### PAGE EXCERPT
The appellant’s complaint at trial was that Ponder was not qualified to
“make a conclusion as an expert concerning [the appellant] and any street
gang, based upon anything he may have observed.” (9 RR 70). The import of
this objection, when viewed in light of the questions defense counsel asked
Ponder, was that Ponder could not opine as to whether the appellant was
actually a gang member. This is how the appellant views his objection on
appeal, as his argument complains about Ponder’s “testimony regarding [the
appellant’s gang affiliation.” (See, e.g., Appellant’s Brief at 13 (“There was no
testimony establishing statistical standards and techniques used in his
designation of an individual as a gang member.”)).
However, Ponder did not testify that the appellant was a gang member.
All he did was to give some general background regarding the Crips and
Bloods, and to describe the meaning of the appellant’s tattoos. (See 9 RR 70
(“I’ll say what the tattoos mean and … it’s open to the interpretation of the
Court.”)).
An analogous hypothetical might be a defendant with several tattoos in
a foreign language, say, French. Anyone who had an extensive, long-term
involvement with the French language and culture might be able to interpret
8
the language in the tattoos and explain any idioms contained in the tattoos.
But that same witness, without any knowledge of the defendant, would
probably be unable to testify that the defendant was a Frenchman. Those are
plainly two different types of testimony.

### REQUIRED TASK 1
Name every person and every street gang in the legal brief excerpt.
### REQUIRED TASK 2
Transcribe the legal brief excerpt from "All he did was" to "types of testimony.".
The listing that comes next has no connection to the legal brief excerpt.

### PROVIDED MATERIAL
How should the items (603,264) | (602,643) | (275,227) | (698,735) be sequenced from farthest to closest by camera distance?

### WRITTEN SOLUTION 1
Ponder, Crips, Bloods

### WRITTEN SOLUTION 2
All he did was to give some general background regarding the Crips and
Bloods, and to describe the meaning of the appellant’s tattoos. (See 9 RR 70
(“I’ll say what the tattoos mean and … it’s open to the interpretation of the
Court.”)).
An analogous hypothetical might be a defendant with several tattoos in
a foreign language, say, French. Anyone who had an extensive, long-term
involvement with the French language and culture might be able to interpret
8
the language in the tattoos and explain any idioms contained in the tattoos.
But that same witness, without any knowledge of the defendant, would
probably be unable to testify that the defendant was a Frenchman. Those are
plainly two different types of testimony.